[Begin DATA FOR PROCESSING]
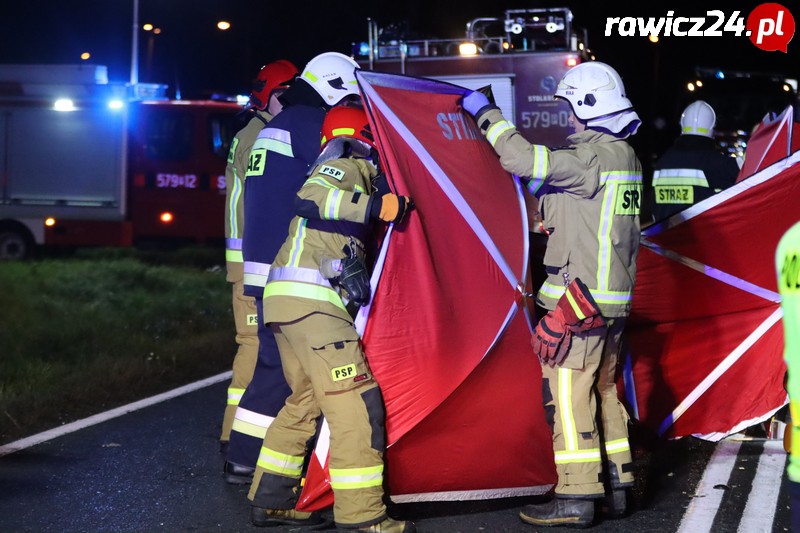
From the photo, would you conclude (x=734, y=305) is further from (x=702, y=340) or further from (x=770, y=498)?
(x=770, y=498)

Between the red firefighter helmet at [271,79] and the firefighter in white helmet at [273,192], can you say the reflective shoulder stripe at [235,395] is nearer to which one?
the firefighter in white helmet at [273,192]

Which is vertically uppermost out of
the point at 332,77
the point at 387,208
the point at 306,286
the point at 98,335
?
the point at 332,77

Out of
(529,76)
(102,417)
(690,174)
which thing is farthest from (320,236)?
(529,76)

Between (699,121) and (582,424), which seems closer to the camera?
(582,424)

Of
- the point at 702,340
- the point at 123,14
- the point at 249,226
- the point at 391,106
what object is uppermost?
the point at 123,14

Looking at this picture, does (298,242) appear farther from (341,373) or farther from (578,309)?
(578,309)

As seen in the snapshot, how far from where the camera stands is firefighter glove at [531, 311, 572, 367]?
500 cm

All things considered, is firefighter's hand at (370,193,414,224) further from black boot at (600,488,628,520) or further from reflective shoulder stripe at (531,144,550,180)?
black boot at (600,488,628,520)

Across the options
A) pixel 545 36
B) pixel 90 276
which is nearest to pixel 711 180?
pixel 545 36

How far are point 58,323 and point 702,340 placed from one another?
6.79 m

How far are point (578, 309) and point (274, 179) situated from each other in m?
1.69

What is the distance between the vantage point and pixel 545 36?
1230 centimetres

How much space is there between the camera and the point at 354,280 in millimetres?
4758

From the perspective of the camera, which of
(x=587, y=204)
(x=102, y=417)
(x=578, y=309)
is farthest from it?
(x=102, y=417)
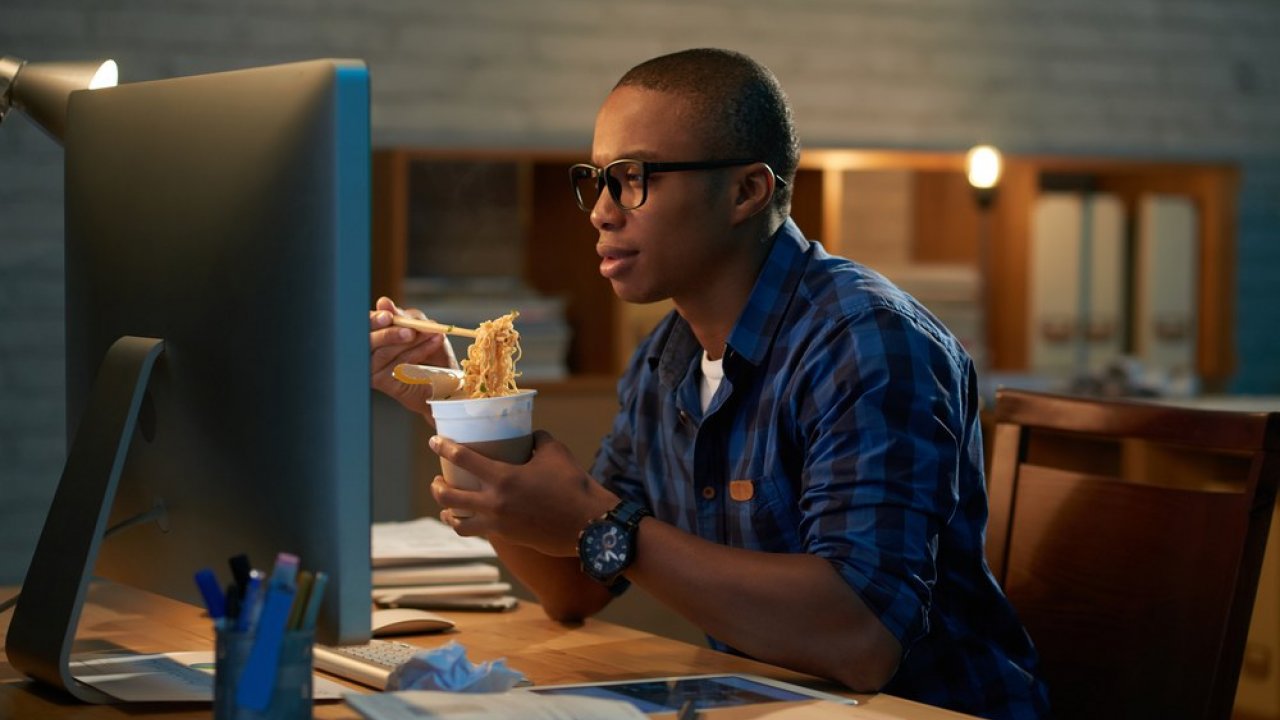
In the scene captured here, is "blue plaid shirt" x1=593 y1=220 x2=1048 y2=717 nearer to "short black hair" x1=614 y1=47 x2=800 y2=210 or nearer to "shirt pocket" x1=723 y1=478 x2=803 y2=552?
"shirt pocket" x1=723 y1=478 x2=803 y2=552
[End DATA FOR PROCESSING]
### WRITTEN TASK
Quote every record above exactly, leaving out the pictures.

### OUTPUT FOR THIS EXERCISE
From the photo, would you conclude (x=734, y=305) is further from (x=702, y=340) or further from (x=770, y=498)?
(x=770, y=498)

Between the red firefighter helmet at [271,79] and the firefighter in white helmet at [273,192], can you say the reflective shoulder stripe at [235,395] is nearer to which one?
the firefighter in white helmet at [273,192]

Which is vertically uppermost out of
the point at 332,77
the point at 387,208
the point at 306,286
the point at 98,335
?
the point at 332,77

Out of
(529,76)
(102,417)
(690,174)
which thing is farthest from (320,236)?
(529,76)

Between (699,121) and (582,424), which seems closer to the camera?
(582,424)

Of
- the point at 702,340
- the point at 123,14
- the point at 249,226
- the point at 391,106
what object is uppermost?
the point at 123,14

Looking at this picture, does (298,242) appear farther from (341,373) or farther from (578,309)?
(578,309)

As seen in the snapshot, how far from where the camera stands is firefighter glove at [531, 311, 572, 367]?
500 cm

All things considered, is firefighter's hand at (370,193,414,224) further from black boot at (600,488,628,520) or further from reflective shoulder stripe at (531,144,550,180)?
black boot at (600,488,628,520)

Across the options
A) pixel 545 36
B) pixel 90 276
which is nearest to pixel 711 180?
pixel 545 36

How far are point 58,323 and point 702,340 placed from one another?
6.79 m

How far are point (578, 309) and point (274, 179) situated from each other in m?
1.69

What is the distance between the vantage point and pixel 545 36?
1230 centimetres

How much space is there between the camera and the point at 354,280 in millimetres?
4758

From the perspective of the camera, which of
(x=587, y=204)
(x=102, y=417)
(x=578, y=309)
is farthest from it?
(x=102, y=417)
In the scene captured here, is "blue plaid shirt" x1=593 y1=220 x2=1048 y2=717 nearer to "short black hair" x1=614 y1=47 x2=800 y2=210 or nearer to "shirt pocket" x1=723 y1=478 x2=803 y2=552?
"shirt pocket" x1=723 y1=478 x2=803 y2=552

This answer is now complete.